Fendry Ekel (born 1971, Jakarta) is a painter based in Berlin and Yogyakarta. Ekel's works have been displayed Internationally: the Netherlands, France, Belgium, Spain, Mexico, Italy, Turkey, Czech Republic, Singapore, South Africa, the United Kingdom, Germany, Australia and the United States.

'

== Biography==
Fendry Ekel migrated in the 80's with his family from Indonesia to Europe. He studied in Amsterdam (1992 - 1997) at Gerrit Rietveld Academie and (1998 - 1999) at Rijksakademie van Beeldende Kunsten where he met painters Narcisse Tordoir, Luc Tuymans and Michelangelo Pistoletto as mentors. In 1999 Fendry Ekel was an Artist in Residence at Cittadellarte, Fondazione Pistoletto in Biella, Italy.

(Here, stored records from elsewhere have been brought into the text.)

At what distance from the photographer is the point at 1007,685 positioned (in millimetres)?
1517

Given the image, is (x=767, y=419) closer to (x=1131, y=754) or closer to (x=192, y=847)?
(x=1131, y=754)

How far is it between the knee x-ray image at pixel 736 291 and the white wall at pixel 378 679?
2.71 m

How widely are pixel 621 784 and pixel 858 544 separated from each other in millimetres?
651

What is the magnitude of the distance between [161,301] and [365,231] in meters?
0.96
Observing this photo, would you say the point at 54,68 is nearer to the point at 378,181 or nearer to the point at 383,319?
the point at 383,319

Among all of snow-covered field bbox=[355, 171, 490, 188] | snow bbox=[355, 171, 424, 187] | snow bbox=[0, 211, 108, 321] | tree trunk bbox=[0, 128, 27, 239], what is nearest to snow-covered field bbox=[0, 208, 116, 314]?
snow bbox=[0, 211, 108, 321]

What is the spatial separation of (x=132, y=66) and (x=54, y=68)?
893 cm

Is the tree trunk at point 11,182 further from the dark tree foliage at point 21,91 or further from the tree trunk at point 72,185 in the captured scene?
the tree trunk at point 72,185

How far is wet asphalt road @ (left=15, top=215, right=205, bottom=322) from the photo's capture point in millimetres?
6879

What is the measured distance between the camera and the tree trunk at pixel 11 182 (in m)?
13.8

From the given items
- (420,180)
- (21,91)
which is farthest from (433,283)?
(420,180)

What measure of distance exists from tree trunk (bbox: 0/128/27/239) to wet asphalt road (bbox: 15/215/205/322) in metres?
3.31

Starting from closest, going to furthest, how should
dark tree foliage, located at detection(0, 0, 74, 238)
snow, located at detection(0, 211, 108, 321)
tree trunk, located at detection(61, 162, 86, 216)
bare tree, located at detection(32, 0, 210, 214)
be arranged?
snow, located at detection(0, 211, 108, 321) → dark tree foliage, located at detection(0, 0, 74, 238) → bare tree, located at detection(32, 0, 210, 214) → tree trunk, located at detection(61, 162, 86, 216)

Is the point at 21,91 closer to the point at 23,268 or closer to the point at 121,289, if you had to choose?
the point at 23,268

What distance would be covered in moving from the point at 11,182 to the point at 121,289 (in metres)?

Fendry Ekel's migration as teenager from Indonesia to Europe was a radical move that has given rise to a continuing fascination for investigating his surroundings. Architecture and the urban landscape is a perfect setting where abstraction and figuration meet each other in reality. It is in this setting that Ekel preferably locates the subjects of his paintings. Fendry Ekel's paintings explore the shadow side of human ambition. In his art practice Ekel is intrigued by the power of cliche, producing images intended to create an unguarded moment in seeing when cliches are twisted into an unexpected new awareness and a kind of simultaneous Déjà vu. His large-scale, layered works are often based on black and white photographs depicting portraits, architecture, monuments or other remnants of historic events. By appropriating these images from our collective memory, Ekel critically investigates the use of art, architecture and figuration as propaganda for ideology, confronting himself during the creative process with borderlines where ethical and aesthetic values intersect.

In 2013 Fendry Ekel initiated a series of works entitled 'Investigation' paintings. In this series Ekel unveils layers of forgotten and untold stories, exploring the most elementary motives behind the human desire to create myths of their own time.

Fendry Ekel returned to Indonesia with a perspective shaped by his experiences overseas and an interest in memory, history, and artistic representation. Having lived in the Netherlands since the age of 14, when his family emigrated from Indonesia, Ekel develops artworks and institutional projects that examine the relationship between identity, historical narratives, and systems of influence. While his studio practice is primarily centred on works on paper, his institutional practice as co-founder of the artist initiative Office for Contemporary Art (OFCA) International in Yogyakarta focuses on organizational structures and professional networks. By working as both an artist and organizer, Ekel examines the relationship between artistic production and the institutional contexts in which artworks are presented and interpreted.

One example is *Young Gropius As Soldier* (2007), which revisits the public image of Walter Gropius by introducing references to his military service and raising questions about the construction of historical narratives. Following its completion, the work was presented through exhibitions and publications associated with OFCA International. This process of circulation forms part of the work's conceptual framework, drawing attention to the role of exhibitions, publications, and institutional networks in shaping the interpretation and reception of artworks. Through this approach, Ekel addresses questions of identity, participation, and belonging within the contemporary art world.